=== Data in this exercise ===
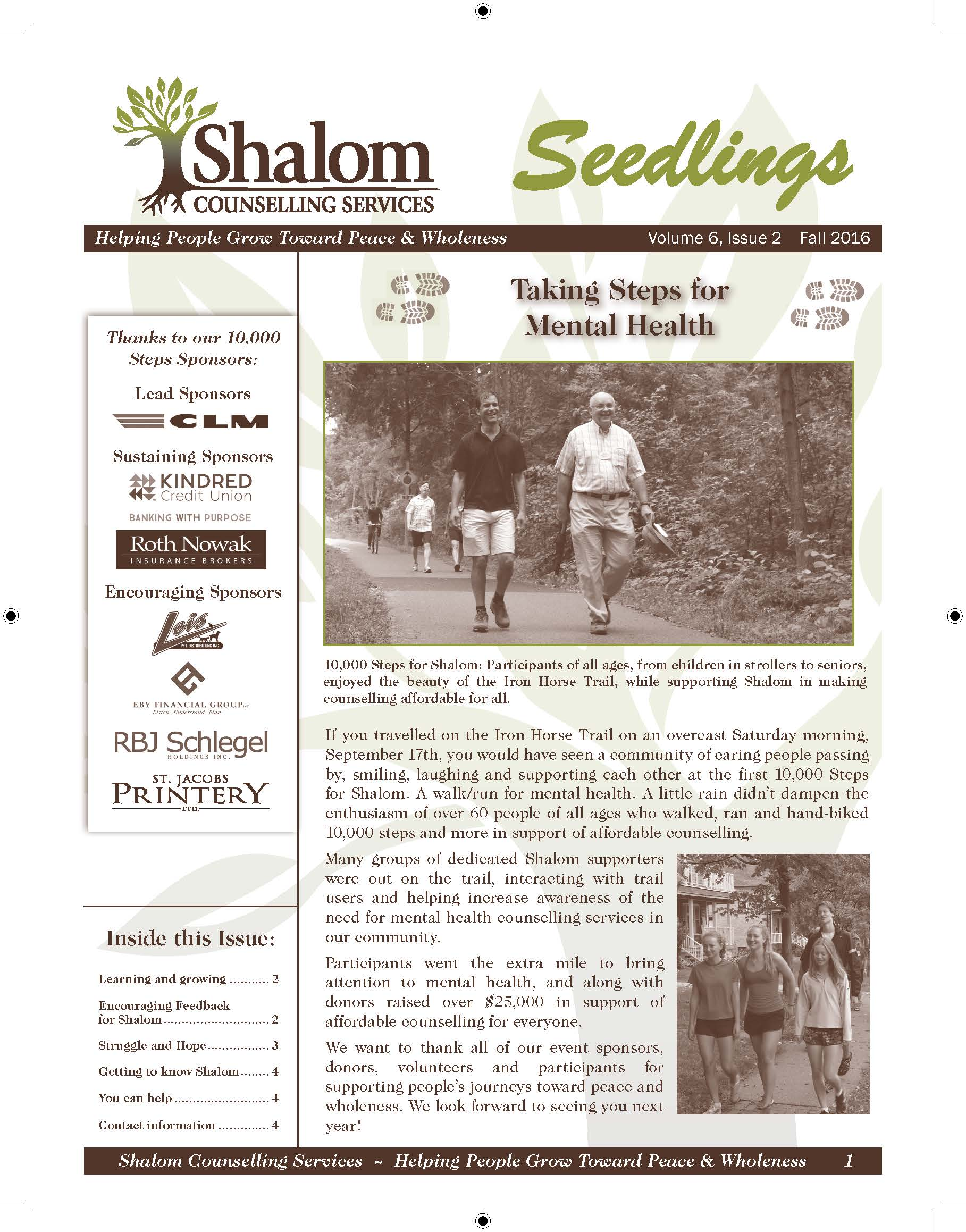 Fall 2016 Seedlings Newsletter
===
=== Data in this exercise ===
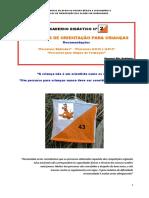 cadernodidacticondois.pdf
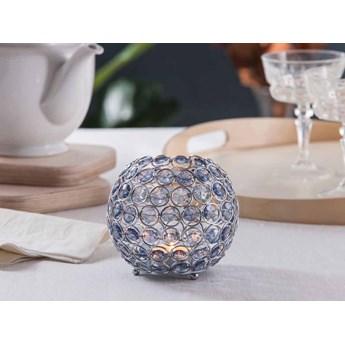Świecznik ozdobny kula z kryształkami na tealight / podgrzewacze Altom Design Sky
===
=== Data in this exercise ===
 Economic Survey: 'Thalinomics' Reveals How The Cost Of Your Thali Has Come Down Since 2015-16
===
Description of the task: Find the line with "cadernodidacticondois.pdf" in the data above, and from there retype each line exactly through the line with "Świecznik ozdobny kula", skipping the pictures along the way.

Expected output:
 cadernodidacticondois.pdf
Świecznik ozdobny kula z kryształkami na tealight / podgrzewacze Altom Design Sky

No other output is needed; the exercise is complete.